— EXERCISE INSTRUCTIONS —
Retype all of the material below line by line, keeping every character, space, and symbol identical to the original.

[Dataset entries]
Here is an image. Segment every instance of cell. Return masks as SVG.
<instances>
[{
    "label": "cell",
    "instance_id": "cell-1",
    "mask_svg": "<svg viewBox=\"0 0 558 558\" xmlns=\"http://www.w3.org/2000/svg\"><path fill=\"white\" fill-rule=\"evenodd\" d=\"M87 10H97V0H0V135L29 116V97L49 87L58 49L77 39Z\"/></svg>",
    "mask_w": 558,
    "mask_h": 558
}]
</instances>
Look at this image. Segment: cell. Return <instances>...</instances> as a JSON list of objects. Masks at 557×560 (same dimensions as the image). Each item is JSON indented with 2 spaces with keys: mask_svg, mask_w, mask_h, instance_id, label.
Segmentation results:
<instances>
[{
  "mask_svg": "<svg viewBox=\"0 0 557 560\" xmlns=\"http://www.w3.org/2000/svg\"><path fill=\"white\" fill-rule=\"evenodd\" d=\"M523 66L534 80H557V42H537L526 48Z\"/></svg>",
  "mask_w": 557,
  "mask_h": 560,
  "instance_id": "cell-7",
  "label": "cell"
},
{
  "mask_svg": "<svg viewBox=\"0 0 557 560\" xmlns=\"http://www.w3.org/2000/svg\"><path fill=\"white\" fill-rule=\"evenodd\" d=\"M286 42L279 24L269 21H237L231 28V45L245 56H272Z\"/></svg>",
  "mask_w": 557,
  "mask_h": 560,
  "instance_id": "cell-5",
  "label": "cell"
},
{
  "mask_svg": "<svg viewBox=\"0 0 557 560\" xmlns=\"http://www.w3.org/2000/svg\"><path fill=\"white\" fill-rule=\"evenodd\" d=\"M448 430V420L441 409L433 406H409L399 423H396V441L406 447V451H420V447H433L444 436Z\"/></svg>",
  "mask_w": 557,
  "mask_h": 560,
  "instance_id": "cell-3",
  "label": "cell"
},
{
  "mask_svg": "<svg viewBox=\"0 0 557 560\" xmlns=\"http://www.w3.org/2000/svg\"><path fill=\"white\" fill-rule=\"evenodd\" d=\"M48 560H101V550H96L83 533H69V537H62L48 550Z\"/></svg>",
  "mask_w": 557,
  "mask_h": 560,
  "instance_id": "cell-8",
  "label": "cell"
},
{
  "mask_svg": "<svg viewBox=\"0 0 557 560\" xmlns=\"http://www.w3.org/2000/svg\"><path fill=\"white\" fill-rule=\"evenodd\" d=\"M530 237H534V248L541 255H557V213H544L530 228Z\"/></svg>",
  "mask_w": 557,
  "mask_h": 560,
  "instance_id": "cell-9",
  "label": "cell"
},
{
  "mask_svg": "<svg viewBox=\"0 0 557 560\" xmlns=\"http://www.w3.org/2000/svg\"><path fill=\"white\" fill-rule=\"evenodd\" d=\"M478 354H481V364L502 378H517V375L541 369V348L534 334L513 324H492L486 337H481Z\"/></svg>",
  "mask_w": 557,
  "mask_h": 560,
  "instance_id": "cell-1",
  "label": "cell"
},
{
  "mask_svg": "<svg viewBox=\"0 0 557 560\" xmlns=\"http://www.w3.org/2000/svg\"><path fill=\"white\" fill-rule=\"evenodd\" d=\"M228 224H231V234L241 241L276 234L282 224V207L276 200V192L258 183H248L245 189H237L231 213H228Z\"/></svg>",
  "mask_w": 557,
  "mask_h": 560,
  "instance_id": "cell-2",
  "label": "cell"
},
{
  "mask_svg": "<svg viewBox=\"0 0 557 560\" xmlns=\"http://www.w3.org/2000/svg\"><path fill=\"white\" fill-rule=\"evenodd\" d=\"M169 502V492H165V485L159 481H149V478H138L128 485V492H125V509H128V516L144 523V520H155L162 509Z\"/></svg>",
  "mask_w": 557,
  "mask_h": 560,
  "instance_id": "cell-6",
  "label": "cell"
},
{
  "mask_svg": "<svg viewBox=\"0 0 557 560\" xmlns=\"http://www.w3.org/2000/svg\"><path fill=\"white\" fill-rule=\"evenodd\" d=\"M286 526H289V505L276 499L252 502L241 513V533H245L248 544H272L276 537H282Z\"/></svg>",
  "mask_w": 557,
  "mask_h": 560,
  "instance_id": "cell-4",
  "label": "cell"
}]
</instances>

— ANSWER FOR THIS EXERCISE —
Here is an image. Segment every instance of cell. Return masks as SVG.
<instances>
[{
    "label": "cell",
    "instance_id": "cell-1",
    "mask_svg": "<svg viewBox=\"0 0 558 558\" xmlns=\"http://www.w3.org/2000/svg\"><path fill=\"white\" fill-rule=\"evenodd\" d=\"M87 10H97V0H0V135L29 116V97L49 87L58 49L77 39Z\"/></svg>",
    "mask_w": 558,
    "mask_h": 558
}]
</instances>
Look at this image. Segment: cell. Return <instances>...</instances> as a JSON list of objects. Masks at 557×560 (same dimensions as the image). Each item is JSON indented with 2 spaces with keys: mask_svg, mask_w, mask_h, instance_id, label.
Segmentation results:
<instances>
[{
  "mask_svg": "<svg viewBox=\"0 0 557 560\" xmlns=\"http://www.w3.org/2000/svg\"><path fill=\"white\" fill-rule=\"evenodd\" d=\"M523 66L534 80H557V42H537L526 48Z\"/></svg>",
  "mask_w": 557,
  "mask_h": 560,
  "instance_id": "cell-7",
  "label": "cell"
},
{
  "mask_svg": "<svg viewBox=\"0 0 557 560\" xmlns=\"http://www.w3.org/2000/svg\"><path fill=\"white\" fill-rule=\"evenodd\" d=\"M286 42L279 24L269 21H237L231 28V45L245 56H272Z\"/></svg>",
  "mask_w": 557,
  "mask_h": 560,
  "instance_id": "cell-5",
  "label": "cell"
},
{
  "mask_svg": "<svg viewBox=\"0 0 557 560\" xmlns=\"http://www.w3.org/2000/svg\"><path fill=\"white\" fill-rule=\"evenodd\" d=\"M448 430V420L441 409L433 406H409L399 423H396V441L406 447V451H420V447H433L444 436Z\"/></svg>",
  "mask_w": 557,
  "mask_h": 560,
  "instance_id": "cell-3",
  "label": "cell"
},
{
  "mask_svg": "<svg viewBox=\"0 0 557 560\" xmlns=\"http://www.w3.org/2000/svg\"><path fill=\"white\" fill-rule=\"evenodd\" d=\"M48 560H101V550H96L83 533H69V537H62L48 550Z\"/></svg>",
  "mask_w": 557,
  "mask_h": 560,
  "instance_id": "cell-8",
  "label": "cell"
},
{
  "mask_svg": "<svg viewBox=\"0 0 557 560\" xmlns=\"http://www.w3.org/2000/svg\"><path fill=\"white\" fill-rule=\"evenodd\" d=\"M530 237H534V248L541 255H557V213H544L530 228Z\"/></svg>",
  "mask_w": 557,
  "mask_h": 560,
  "instance_id": "cell-9",
  "label": "cell"
},
{
  "mask_svg": "<svg viewBox=\"0 0 557 560\" xmlns=\"http://www.w3.org/2000/svg\"><path fill=\"white\" fill-rule=\"evenodd\" d=\"M478 354H481V364L502 378H517V375L541 369V348L534 334L513 324H492L486 337H481Z\"/></svg>",
  "mask_w": 557,
  "mask_h": 560,
  "instance_id": "cell-1",
  "label": "cell"
},
{
  "mask_svg": "<svg viewBox=\"0 0 557 560\" xmlns=\"http://www.w3.org/2000/svg\"><path fill=\"white\" fill-rule=\"evenodd\" d=\"M228 224H231V234L241 241L276 234L282 224V207L276 200V192L258 183H248L245 189H237L231 213H228Z\"/></svg>",
  "mask_w": 557,
  "mask_h": 560,
  "instance_id": "cell-2",
  "label": "cell"
},
{
  "mask_svg": "<svg viewBox=\"0 0 557 560\" xmlns=\"http://www.w3.org/2000/svg\"><path fill=\"white\" fill-rule=\"evenodd\" d=\"M169 502V492H165V485L159 481H149V478H138L128 485V492H125V509H128V516L144 523V520H155L162 509Z\"/></svg>",
  "mask_w": 557,
  "mask_h": 560,
  "instance_id": "cell-6",
  "label": "cell"
},
{
  "mask_svg": "<svg viewBox=\"0 0 557 560\" xmlns=\"http://www.w3.org/2000/svg\"><path fill=\"white\" fill-rule=\"evenodd\" d=\"M286 526H289V505L276 499L252 502L241 513V533H245L248 544H272L276 537H282Z\"/></svg>",
  "mask_w": 557,
  "mask_h": 560,
  "instance_id": "cell-4",
  "label": "cell"
}]
</instances>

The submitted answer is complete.